You can also just re-run an update of the specific package that caused the divergence. Composer will detect the conflicted-but-recoverable state and do the right thing. This is a small quality-of-life improvement that eliminates a category of manual intervention that felt like busywork.

Minimal Changes Updates (2.9)

Another useful addition is the --minimal-changes flag for full updates:

composer update --minimal-changes

When performing a full composer update (i.e., no specific package names listed), this flag tells Composer to only update packages that are actually required to satisfy changed constraints. Everything else that can stay pinned, stays pinned.

This is valuable in projects with strict stability requirements or when you need to update a specific constraint in composer.json but want to limit the blast radius of the resulting update. Instead of getting a full dependency refresh, you get a targeted one.

Malware Filter Lists (2.10)

Composer 2.10, which began rolling out in May 2026, builds on the security foundation of 2.9 with an important addition: malware filter lists. This is distinct from vulnerability advisories (which cover CVEs and known exploits in legitimate packages) and instead targets packages where malware has been detected and confirmed.

When using Composer 2.10 or newer, composer audit will surface packages that have been flagged for malware. More significantly, composer update will automatically exclude those flagged versions from consideration. The intent is to protect developers from supply chain attacks where a package is compromised after an attacker gains access to a maintainer account.

# Check your current installation against security advisories and malware flags
composer audit

# JSON output for CI integration
composer audit --format=json

# Check a lock file without installing anything
composer audit --locked

The malware filter list is maintained by Packagist and updated independently from the normal release cycle, so you get continuous protection as new threats are identified, not just at the point when you next update Composer.

Upgrading and Checking Your Version

If you installed Composer globally with the standard method, upgrading is straightforward:

composer self-update

# Upgrade to a specific channel
composer self-update --stable
composer self-update --2   # stay on 2.x branch

# Check current version
composer --version

For projects using Docker or CI images that pin a specific Composer version, check the pinned version in your Dockerfile or workflow and bump it. The Composer Docker image (composer:2) tracks the latest stable automatically, but composer:2.8 or similar pinned tags will not.

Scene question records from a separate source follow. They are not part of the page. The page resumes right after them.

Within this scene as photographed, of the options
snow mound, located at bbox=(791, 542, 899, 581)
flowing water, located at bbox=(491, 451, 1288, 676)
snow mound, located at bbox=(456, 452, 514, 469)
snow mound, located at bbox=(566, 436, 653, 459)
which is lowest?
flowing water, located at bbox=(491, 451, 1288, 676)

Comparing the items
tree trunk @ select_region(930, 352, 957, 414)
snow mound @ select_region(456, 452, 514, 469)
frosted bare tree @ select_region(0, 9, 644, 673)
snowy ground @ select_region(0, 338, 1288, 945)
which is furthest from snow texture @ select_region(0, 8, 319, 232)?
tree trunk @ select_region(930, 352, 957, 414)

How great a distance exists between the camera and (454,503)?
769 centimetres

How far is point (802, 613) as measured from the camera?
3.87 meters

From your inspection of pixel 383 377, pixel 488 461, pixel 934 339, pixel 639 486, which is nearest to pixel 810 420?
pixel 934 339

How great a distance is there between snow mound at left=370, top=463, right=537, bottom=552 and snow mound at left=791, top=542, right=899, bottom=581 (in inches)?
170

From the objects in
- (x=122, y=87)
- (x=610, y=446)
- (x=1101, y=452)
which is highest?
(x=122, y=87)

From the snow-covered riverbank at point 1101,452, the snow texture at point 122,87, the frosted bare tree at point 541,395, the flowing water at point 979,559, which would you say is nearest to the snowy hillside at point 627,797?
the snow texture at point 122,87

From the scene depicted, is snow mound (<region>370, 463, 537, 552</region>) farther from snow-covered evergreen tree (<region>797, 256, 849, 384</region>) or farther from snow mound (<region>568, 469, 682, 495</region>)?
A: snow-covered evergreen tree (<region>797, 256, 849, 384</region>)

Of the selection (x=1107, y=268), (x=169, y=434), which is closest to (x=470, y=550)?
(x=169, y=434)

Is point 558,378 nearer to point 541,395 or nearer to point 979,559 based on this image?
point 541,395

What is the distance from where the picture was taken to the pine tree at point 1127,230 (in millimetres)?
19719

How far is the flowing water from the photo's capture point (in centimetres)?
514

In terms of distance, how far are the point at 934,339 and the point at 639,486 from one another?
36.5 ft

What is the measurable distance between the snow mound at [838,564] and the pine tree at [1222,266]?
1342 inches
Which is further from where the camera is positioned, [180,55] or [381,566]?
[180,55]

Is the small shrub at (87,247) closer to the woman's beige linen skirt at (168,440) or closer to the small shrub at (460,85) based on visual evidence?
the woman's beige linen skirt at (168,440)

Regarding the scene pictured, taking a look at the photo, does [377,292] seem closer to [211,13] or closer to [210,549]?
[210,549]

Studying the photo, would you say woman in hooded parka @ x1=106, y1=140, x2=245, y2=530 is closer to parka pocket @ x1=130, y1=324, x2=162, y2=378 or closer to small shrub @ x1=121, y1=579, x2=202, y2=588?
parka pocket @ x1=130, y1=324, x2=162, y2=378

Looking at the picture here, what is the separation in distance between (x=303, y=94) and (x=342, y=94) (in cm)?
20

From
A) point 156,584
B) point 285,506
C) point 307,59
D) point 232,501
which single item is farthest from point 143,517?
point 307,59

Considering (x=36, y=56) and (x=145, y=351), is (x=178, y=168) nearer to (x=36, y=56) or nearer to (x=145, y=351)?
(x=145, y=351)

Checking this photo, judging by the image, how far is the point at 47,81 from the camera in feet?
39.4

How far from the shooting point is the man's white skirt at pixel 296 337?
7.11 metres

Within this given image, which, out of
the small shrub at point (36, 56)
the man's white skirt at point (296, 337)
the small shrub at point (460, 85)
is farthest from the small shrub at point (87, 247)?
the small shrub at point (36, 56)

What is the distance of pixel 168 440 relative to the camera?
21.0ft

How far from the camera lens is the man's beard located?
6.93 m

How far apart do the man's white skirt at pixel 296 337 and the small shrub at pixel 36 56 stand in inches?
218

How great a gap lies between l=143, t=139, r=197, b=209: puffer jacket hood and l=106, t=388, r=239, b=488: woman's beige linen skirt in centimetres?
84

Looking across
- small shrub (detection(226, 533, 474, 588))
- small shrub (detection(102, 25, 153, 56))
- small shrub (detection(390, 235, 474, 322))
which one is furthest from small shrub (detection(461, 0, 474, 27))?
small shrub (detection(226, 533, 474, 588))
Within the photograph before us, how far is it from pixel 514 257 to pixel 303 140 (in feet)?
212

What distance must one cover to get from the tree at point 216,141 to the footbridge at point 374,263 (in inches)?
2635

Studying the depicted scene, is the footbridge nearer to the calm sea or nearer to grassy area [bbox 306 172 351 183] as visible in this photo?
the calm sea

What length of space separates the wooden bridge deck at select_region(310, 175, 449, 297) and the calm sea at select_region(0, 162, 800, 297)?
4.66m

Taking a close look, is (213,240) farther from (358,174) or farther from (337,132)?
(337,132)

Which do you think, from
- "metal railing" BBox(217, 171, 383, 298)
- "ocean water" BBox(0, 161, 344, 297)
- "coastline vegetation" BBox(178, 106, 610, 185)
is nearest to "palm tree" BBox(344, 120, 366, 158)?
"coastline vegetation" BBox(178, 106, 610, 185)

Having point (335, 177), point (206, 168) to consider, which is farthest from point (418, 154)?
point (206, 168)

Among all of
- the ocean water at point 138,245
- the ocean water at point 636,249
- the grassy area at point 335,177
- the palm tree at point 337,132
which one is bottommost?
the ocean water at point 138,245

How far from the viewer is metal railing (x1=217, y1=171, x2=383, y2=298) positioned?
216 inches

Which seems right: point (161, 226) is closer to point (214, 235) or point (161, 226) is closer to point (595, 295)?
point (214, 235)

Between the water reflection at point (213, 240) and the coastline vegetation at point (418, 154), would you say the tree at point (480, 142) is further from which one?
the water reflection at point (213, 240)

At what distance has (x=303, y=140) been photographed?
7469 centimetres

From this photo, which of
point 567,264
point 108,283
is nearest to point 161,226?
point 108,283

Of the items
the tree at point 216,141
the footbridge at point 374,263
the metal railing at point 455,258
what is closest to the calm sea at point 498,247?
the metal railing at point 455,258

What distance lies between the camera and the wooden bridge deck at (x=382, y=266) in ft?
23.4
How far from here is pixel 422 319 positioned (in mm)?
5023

A Note on the `composer audit` Workflow

With security blocking now a first-class feature, the composer audit command deserves a permanent place in your CI pipeline even if you have not added it yet. The typical pattern looks like this:

# In your CI workflow (GitHub Actions, GitLab CI, etc.)
- name: Install dependencies
  run: composer install --no-interaction --prefer-dist

- name: Security audit
  run: composer audit --no-interaction

The audit command exits with a non-zero status if it finds advisories, which will fail your build. For teams that want to treat advisories as warnings rather than build failures during initial rollout, you can inspect the exit code or use || true with a separate reporting step, but the goal should be to get to a state where composer audit passing is a hard requirement.

The Bigger Picture

What makes the 2.9 and 2.10 releases significant is not any single feature but the direction they signal. Composer is moving toward being a security-aware package manager rather than a package resolver that optionally knows about security. That is the right direction. PHP’s ecosystem has had robust tooling for static analysis and testing for years. The package management layer catching up on security ergonomics makes the full toolchain meaningfully stronger.

If your project is still on Composer 2.7 or 2.8, the upgrade path is smooth and the payoff in reduced security exposure and improved daily ergonomics is real. Run composer self-update, review your audit output, and add the security check to CI if it is not there yet.